What you should do: Every line from the one with "KATHERINE MEDIUM SATCHEL - BLACK" up to and including the one with "Borne route 66, USA" is to be output exactly as it appears below; pictures are not.

Dataset excerpts:

--------------------------------------------------

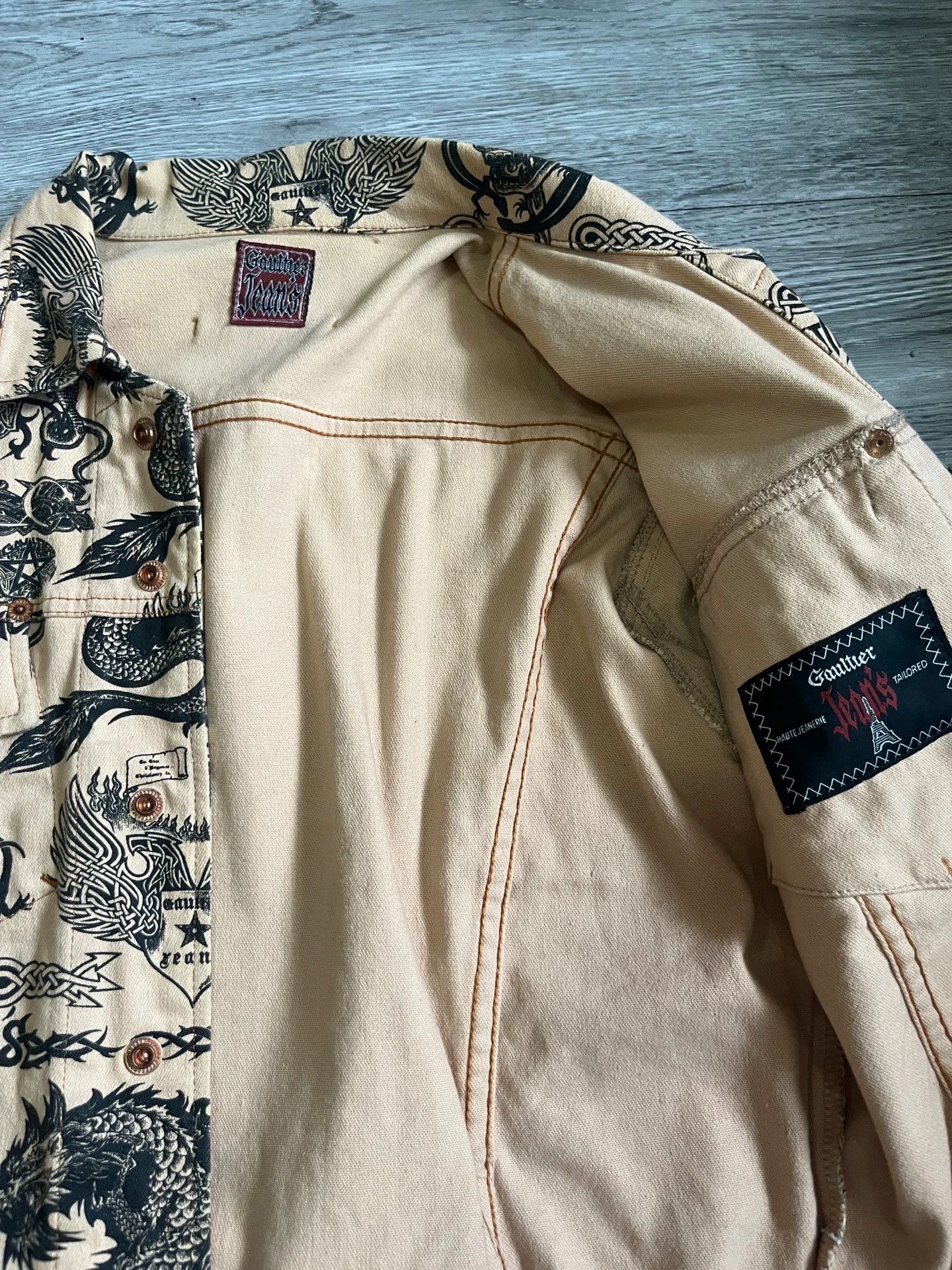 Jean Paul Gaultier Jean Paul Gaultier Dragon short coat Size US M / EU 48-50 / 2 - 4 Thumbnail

--------------------------------------------------

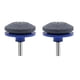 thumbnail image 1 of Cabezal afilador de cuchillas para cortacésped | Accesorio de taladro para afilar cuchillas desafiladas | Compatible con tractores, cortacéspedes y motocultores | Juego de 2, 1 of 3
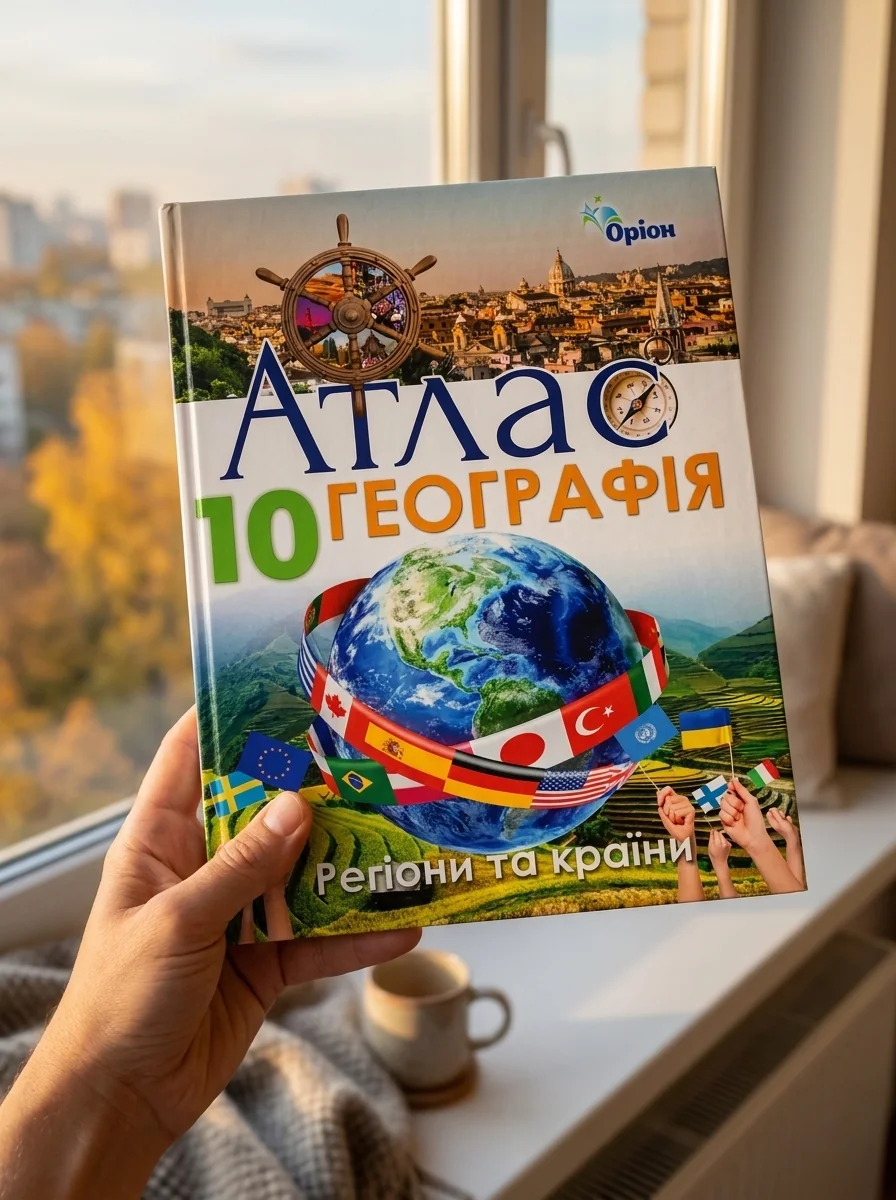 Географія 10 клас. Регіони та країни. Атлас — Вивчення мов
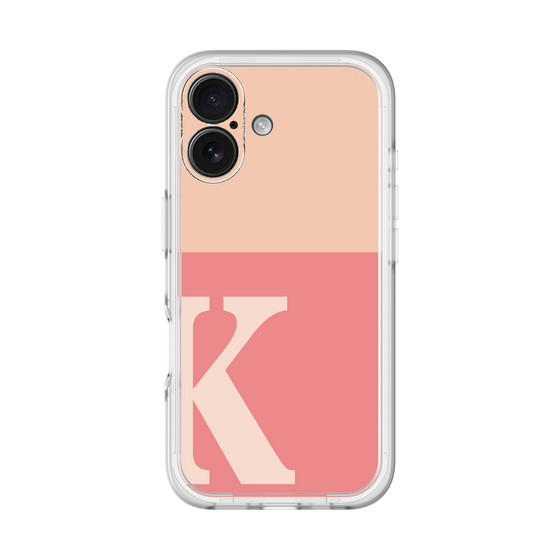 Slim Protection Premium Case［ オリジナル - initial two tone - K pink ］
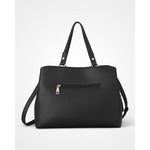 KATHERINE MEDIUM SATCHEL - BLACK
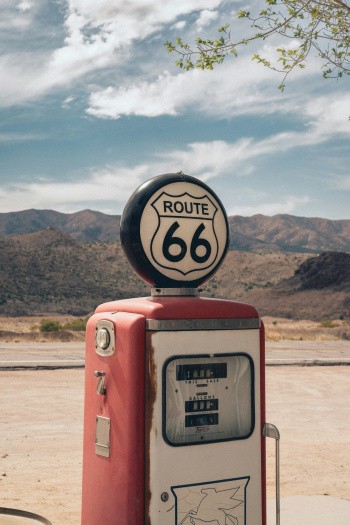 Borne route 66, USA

--------------------------------------------------

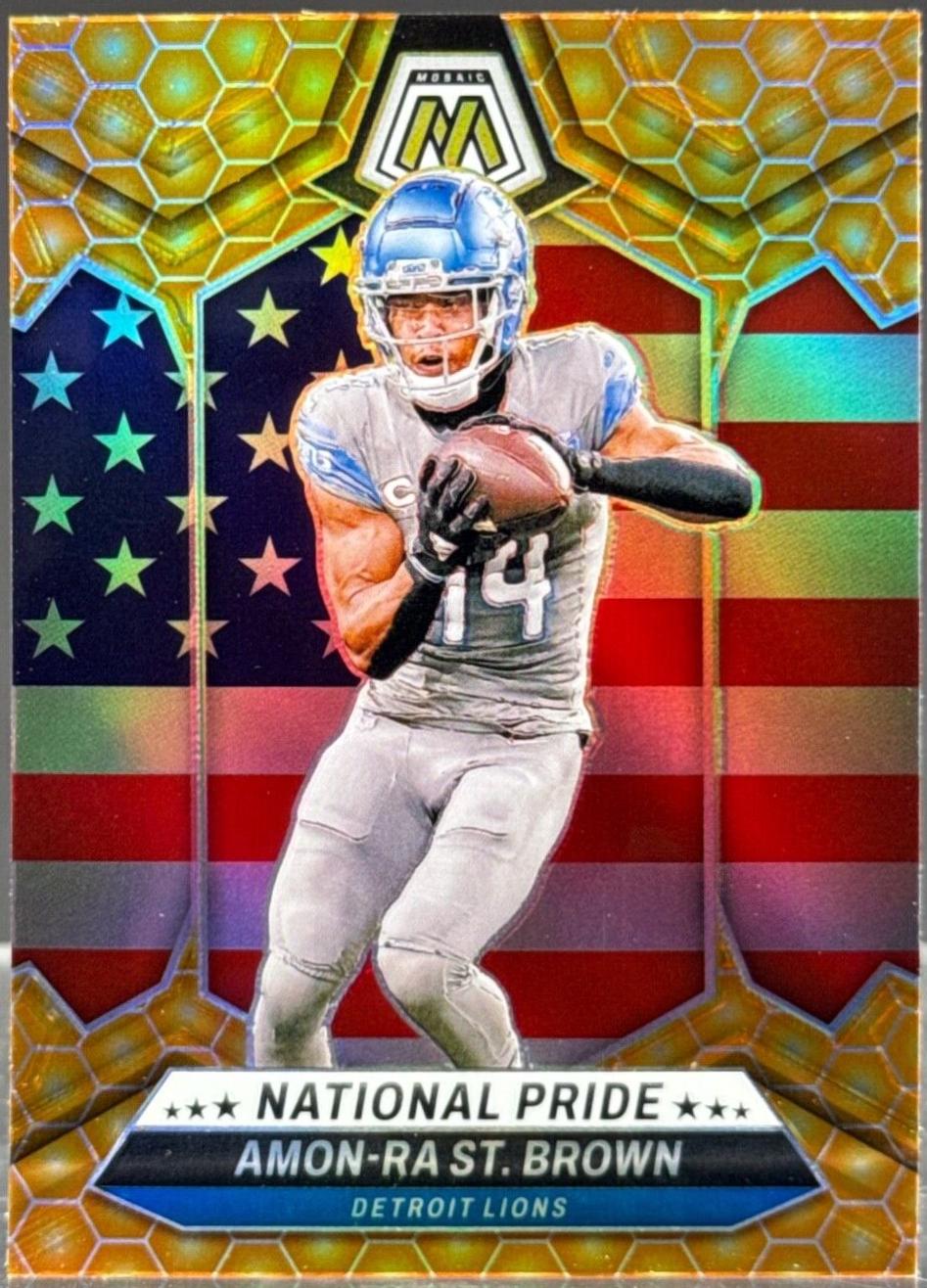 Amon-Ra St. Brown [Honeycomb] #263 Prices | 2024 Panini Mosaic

--------------------------------------------------

Exercise response:
 KATHERINE MEDIUM SATCHEL - BLACK
 Borne route 66, USA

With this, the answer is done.